Ci sono personaggi che, a un certo punto, smettono di essere soltanto imprenditori e diventano narrazioni viventi. Elon Musk è uno di questi. Genio, visionario, provocatore, uomo capace di spostare in avanti l’immaginario tecnologico: negli ultimi anni il racconto attorno alla sua figura ha spesso oscillato tra venerazione assoluta e demonizzazione altrettanto semplice.
Elon Musk Unveiled – The Tesla Experiment, presentato in anteprima mondiale all’IDFA 2025 di Amsterdam, sceglie una strada molto più interessante. Non prova a smontare Musk con un attacco frontale, né a costruire un processo spettacolare. Fa qualcosa di più efficace: prende le promesse, le mette accanto ai fatti e lascia che sia quella distanza a parlare.
Il cuore del documentario è il progetto dell’Autopilot e, più in generale, l’idea di una tecnologia venduta come anticipazione del futuro mentre continua a confrontarsi con i limiti del presente. Incidenti, testimonianze, responsabilità, comunicazione aziendale e sicurezza pubblica finiscono così dentro la stessa storia. Il risultato è un racconto in cui innovazione e rischio non sono più concetti astratti, ma due forze che si scontrano direttamente sulla strada.
Il problema non è soltanto Elon Musk
La cosa che colpisce maggiormente è il controllo del tono. Il film avrebbe moltissime occasioni per diventare sensazionalistico, ma quasi sempre le evita. Non ha bisogno di urlare perché sono le testimonianze, le immagini degli incidenti e la precisione della ricostruzione a creare tensione. Ed è proprio questa scelta a rendere il documentario più efficace di molti prodotti costruiti apertamente per scandalizzare.
Guardandolo, la domanda diventa progressivamente più grande del caso Tesla. Quanto siamo disposti ad accettare che l’innovazione proceda più velocemente delle regole? E cosa succede quando una promessa tecnologica viene testata non soltanto in un laboratorio, ma dentro la vita quotidiana delle persone?
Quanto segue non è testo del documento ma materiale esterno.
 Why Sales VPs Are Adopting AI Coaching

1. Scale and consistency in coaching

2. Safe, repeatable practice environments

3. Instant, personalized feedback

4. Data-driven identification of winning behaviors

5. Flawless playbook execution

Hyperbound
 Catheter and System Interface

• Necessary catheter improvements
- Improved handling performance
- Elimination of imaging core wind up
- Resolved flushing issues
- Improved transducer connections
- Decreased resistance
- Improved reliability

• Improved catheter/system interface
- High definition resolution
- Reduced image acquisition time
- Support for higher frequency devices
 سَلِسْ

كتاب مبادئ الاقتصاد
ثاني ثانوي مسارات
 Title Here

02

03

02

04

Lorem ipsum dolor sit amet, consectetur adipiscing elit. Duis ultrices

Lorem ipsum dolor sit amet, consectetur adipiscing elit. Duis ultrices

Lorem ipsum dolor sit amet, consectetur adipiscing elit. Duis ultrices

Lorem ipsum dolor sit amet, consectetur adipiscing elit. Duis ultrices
È anche questo che rende The Tesla Experiment particolarmente adatto a un festival come IDFA: dietro una storia apparentemente concentrata su una delle figure più riconoscibili del nostro tempo, emerge una questione molto più ampia sul rapporto tra aziende tecnologiche, istituzioni e cittadini.
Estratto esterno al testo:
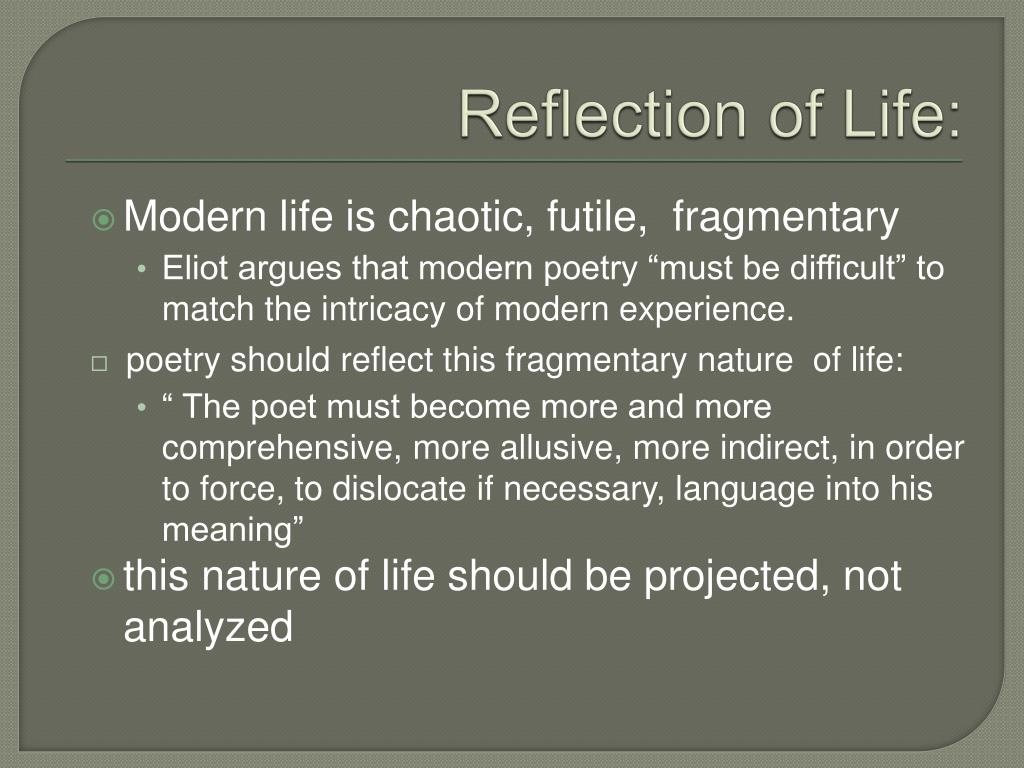 Reflection of Life:

Modern life is chaotic, futile, fragmentary

• Eliot argues that modern poetry “must be difficult” to match the intricacy of modern experience.

poetry should reflect this fragmentary nature of life:

• “ The poet must become more and more comprehensive, more allusive, more indirect, in order to force, to dislocate if necessary, language into his meaning”

this nature of life should be projected, not analyzed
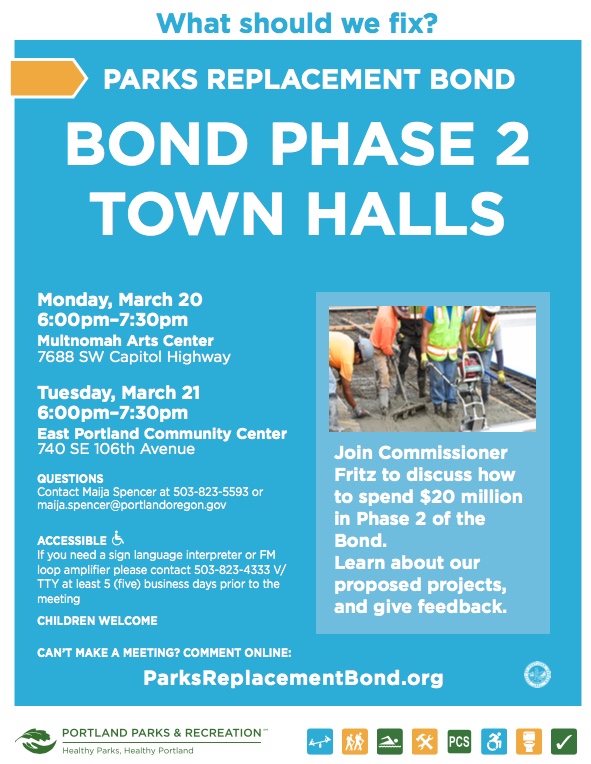 What should we fix?

PARKS REPLACEMENT BOND

BOND PHASE 2 TOWN HALLS

Monday, March 20
6:00pm–7:30pm
Multnomah Arts Center
7688 SW Capitol Highway

Tuesday, March 21
6:00pm–7:30pm
East Portland Community Center
740 SE 106th Avenue

QUESTIONS
Contact Maija Spencer at 503-823-5593 or maija.spencer@portlandoregon.gov

ACCESSIBLE
If you need a sign language interpreter or FM loop amplifier please contact 503-823-4333 V/TTY at least 5 (five) business days prior to the meeting

CHILDREN WELCOME

Join Commissioner Fritz to discuss how to spend $20 million in Phase 2 of the Bond.
Learn about our proposed projects, and give feedback.

CAN'T MAKE A MEETING? COMMENT ONLINE:

ParksReplacementBond.org

PORTLAND PARKS & RECREATION
Healthy Parks, Healthy Portland

PCS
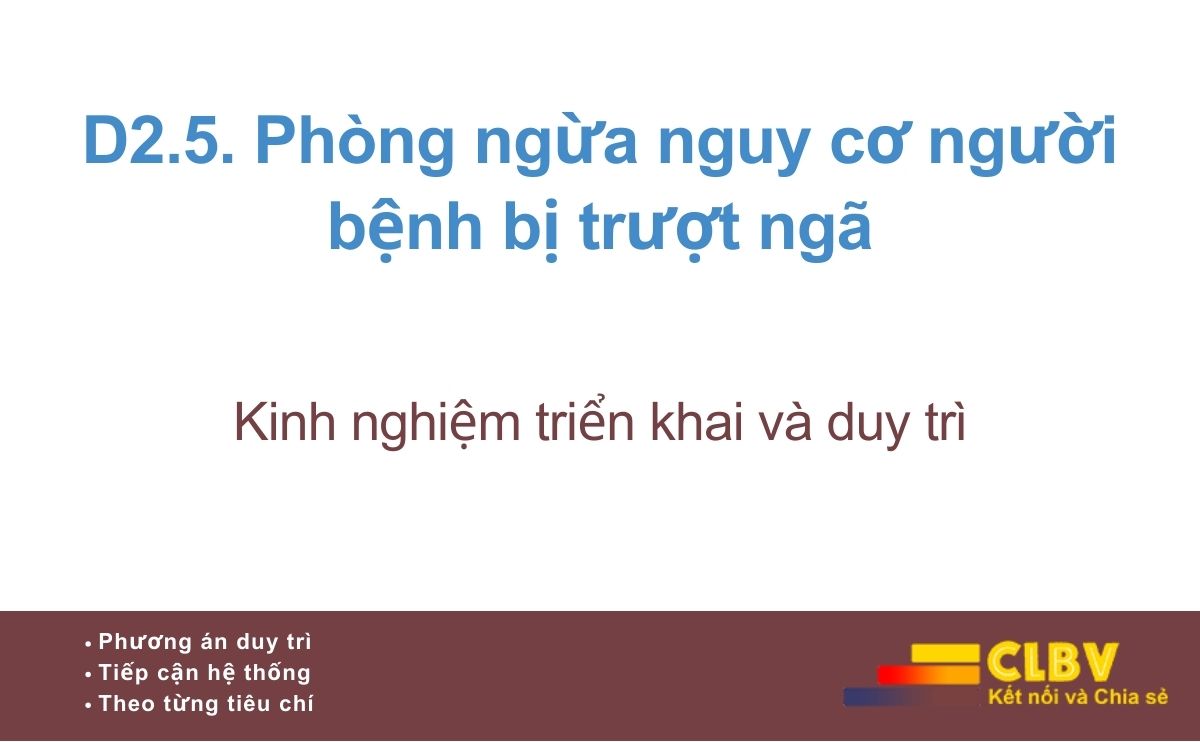 D2.5. Phòng ngừa nguy cơ người bệnh bị trượt ngã

Kinh nghiệm triển khai và duy trì

• Phương án duy trì
• Tiếp cận hệ thống
• Theo từng tiêu chí

CLBV
Kết nối và Chia sẻ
Il documentario non offre una risposta definitiva e probabilmente fa bene. La sua forza sta proprio nel lasciare lo spettatore in una posizione scomoda, costretto a interrogarsi sul confine tra ambizione, progresso e responsabilità. All’IDFA di Amsterdam, dove molti film cercano di raccontare il presente mentre sta ancora cambiando, è uno di quei titoli capaci di continuare a lavorarti in testa anche dopo la fine dei titoli di coda.